Records supplied.
▼

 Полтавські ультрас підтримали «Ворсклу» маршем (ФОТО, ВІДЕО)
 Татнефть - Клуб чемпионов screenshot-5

▲
▼

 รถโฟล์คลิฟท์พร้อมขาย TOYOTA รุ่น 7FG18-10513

▲

Exercise objective. Above are the records; print exactly the lines from the line with "Полтавські ультрас підтримали" to the line with "Татнефть - Клуб чемпионов screenshot-5", including both, and nothing else.

Exercise answer.
 Полтавські ультрас підтримали «Ворсклу» маршем (ФОТО, ВІДЕО)
 Татнефть - Клуб чемпионов screenshot-5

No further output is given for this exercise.